-- BEGIN --
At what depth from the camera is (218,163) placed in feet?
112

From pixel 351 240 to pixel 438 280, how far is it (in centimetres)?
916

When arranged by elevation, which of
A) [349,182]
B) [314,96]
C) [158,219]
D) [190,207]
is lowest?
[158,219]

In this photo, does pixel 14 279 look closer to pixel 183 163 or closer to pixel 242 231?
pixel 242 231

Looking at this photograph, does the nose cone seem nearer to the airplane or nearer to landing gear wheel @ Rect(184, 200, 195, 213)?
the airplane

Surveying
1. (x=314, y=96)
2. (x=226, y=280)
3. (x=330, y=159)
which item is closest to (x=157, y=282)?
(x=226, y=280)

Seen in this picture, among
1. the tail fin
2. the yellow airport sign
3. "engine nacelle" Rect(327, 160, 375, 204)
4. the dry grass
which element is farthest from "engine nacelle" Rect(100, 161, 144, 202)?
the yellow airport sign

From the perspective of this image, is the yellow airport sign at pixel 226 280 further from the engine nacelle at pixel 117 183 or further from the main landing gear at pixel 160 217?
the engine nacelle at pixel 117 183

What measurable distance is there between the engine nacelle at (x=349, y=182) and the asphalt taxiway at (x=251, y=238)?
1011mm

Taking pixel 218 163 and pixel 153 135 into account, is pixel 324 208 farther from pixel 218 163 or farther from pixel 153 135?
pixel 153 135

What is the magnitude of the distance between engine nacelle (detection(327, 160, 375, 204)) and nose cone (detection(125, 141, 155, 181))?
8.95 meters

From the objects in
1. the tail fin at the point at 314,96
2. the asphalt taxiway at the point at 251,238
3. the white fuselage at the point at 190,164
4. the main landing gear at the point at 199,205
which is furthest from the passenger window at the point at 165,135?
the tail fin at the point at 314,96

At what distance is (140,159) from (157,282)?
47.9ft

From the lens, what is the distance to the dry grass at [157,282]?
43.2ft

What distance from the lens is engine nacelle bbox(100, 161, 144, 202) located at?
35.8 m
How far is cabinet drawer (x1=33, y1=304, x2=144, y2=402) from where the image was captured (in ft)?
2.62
-- END --
WHAT THIS TASK INVOLVES: Can you write out the lines above again, substituting "primary landing gear" for every "main landing gear" and leaving everything else unchanged?

EXERCISE ANSWER:
At what depth from the camera is (218,163) placed in feet?
112

From pixel 351 240 to pixel 438 280, how far is it (in centimetres)?
916

When arranged by elevation, which of
A) [349,182]
B) [314,96]
C) [158,219]
D) [190,207]
is lowest?
[158,219]

In this photo, does pixel 14 279 look closer to pixel 183 163 or closer to pixel 242 231?
pixel 242 231

Looking at this photograph, does the nose cone seem nearer to the airplane or nearer to landing gear wheel @ Rect(184, 200, 195, 213)?
the airplane

Surveying
1. (x=314, y=96)
2. (x=226, y=280)
3. (x=330, y=159)
which item is closest to (x=157, y=282)?
(x=226, y=280)

Seen in this picture, among
1. the tail fin
2. the yellow airport sign
3. "engine nacelle" Rect(327, 160, 375, 204)
4. the dry grass
which element is farthest from "engine nacelle" Rect(100, 161, 144, 202)?
the yellow airport sign

From the perspective of this image, is the yellow airport sign at pixel 226 280 further from the engine nacelle at pixel 117 183 or further from the primary landing gear at pixel 160 217?
the engine nacelle at pixel 117 183

What measurable distance is there between the engine nacelle at (x=349, y=182) and the asphalt taxiway at (x=251, y=238)?
1011mm

Taking pixel 218 163 and pixel 153 135 into account, is pixel 324 208 farther from pixel 218 163 or farther from pixel 153 135?
pixel 153 135

What is the magnitude of the distance between engine nacelle (detection(327, 160, 375, 204)) and nose cone (detection(125, 141, 155, 181))?
8.95 meters

From the objects in
1. the tail fin at the point at 314,96
2. the asphalt taxiway at the point at 251,238
3. the white fuselage at the point at 190,164
4. the primary landing gear at the point at 199,205
which is furthest from the passenger window at the point at 165,135?
the tail fin at the point at 314,96

At what distance is (140,159) from (157,282)?
47.9ft

From the lens, what is the distance to the dry grass at [157,282]?
43.2ft

What distance from the lens is engine nacelle bbox(100, 161, 144, 202) located at?
35.8 m
How far is cabinet drawer (x1=33, y1=304, x2=144, y2=402) from where the image was captured (in ft)?
2.62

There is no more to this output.